Abstract

Phishing attacks are one of the emerging and devastating cyber-attacks. Email is now considered as an appropriate means of written correspondence. Phishing emails are emails intended to extract sensitive and confidential information from the receiver. Two prong presentations are the aims of this paper; first, the analysis to remove the Phishing features from the email, and second, a notable triumph to reduce the complex data set to a lower dimension with different features. The feature reduction process is based on classification and prediction accuracy. The training and testing dataset is a collection of 1500 data tuples from the SPAMASSASIAN corpus. The validation dataset is made by retrieving the emails from Gmail users. To decide the two class codes, PHISHING and HAM, a total of 2000 emails are used to train, test, and validate the data tuples. In this research, 1000 emails are used to train, 500 emails are used to test the data tuples and validate them. First, the dataset is preprocessed to parse the data using HTML Parsing, Data Cleaning, Stemming, Stop Word Elimination, and Tokenization.
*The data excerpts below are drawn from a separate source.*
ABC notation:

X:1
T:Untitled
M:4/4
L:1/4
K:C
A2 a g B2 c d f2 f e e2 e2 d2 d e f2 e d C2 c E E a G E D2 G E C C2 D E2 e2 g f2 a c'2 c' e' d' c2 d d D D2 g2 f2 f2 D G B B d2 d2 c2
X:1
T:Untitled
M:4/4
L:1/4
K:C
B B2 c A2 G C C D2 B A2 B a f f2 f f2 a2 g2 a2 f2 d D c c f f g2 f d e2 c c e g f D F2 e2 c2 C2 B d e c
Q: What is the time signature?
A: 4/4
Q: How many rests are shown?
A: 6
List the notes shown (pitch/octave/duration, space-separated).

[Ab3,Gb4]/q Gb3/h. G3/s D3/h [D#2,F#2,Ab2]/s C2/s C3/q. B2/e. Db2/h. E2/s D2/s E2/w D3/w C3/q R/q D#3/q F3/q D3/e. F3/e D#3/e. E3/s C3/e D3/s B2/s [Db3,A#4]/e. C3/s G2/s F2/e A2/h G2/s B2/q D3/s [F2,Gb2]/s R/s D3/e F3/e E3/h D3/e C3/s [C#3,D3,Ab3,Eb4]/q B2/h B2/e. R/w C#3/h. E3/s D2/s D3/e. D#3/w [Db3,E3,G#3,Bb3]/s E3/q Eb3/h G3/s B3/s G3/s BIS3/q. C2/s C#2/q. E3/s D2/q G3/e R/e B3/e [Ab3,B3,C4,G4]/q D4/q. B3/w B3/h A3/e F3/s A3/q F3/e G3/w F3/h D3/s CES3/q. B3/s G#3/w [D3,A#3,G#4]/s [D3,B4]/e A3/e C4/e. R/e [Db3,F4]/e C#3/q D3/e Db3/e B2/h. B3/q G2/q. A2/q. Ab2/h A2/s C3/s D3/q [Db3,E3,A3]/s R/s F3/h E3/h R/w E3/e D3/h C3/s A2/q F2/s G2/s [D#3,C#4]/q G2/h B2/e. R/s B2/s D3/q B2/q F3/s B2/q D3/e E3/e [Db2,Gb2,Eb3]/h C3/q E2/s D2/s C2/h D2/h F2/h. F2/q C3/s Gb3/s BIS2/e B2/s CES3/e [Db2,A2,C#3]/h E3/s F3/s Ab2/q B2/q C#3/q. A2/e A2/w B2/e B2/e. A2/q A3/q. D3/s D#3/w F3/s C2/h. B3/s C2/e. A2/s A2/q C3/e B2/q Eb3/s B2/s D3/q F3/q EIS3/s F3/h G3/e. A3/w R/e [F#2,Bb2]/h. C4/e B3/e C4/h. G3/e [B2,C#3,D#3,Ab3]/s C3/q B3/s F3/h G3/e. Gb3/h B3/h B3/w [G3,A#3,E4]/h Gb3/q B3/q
By reading each email iteratively from the dataset, the features are extracted. Classifier ensemble strategies have gained the attention of many researchers in the machine learning research community in recent years []. Three machine learning classification algorithms are applied to predict the PHISHING and HAM emails such as decision trees (J48), random forest, and logistic regression. It was found that the random forest algorithm works best to separate PHISHING and HAM emails with the precision of a 99% classifier. With 15 feature sets, it fits best, the accuracy of training and validation is calculated to be 95.6% and 99.4%, respectively.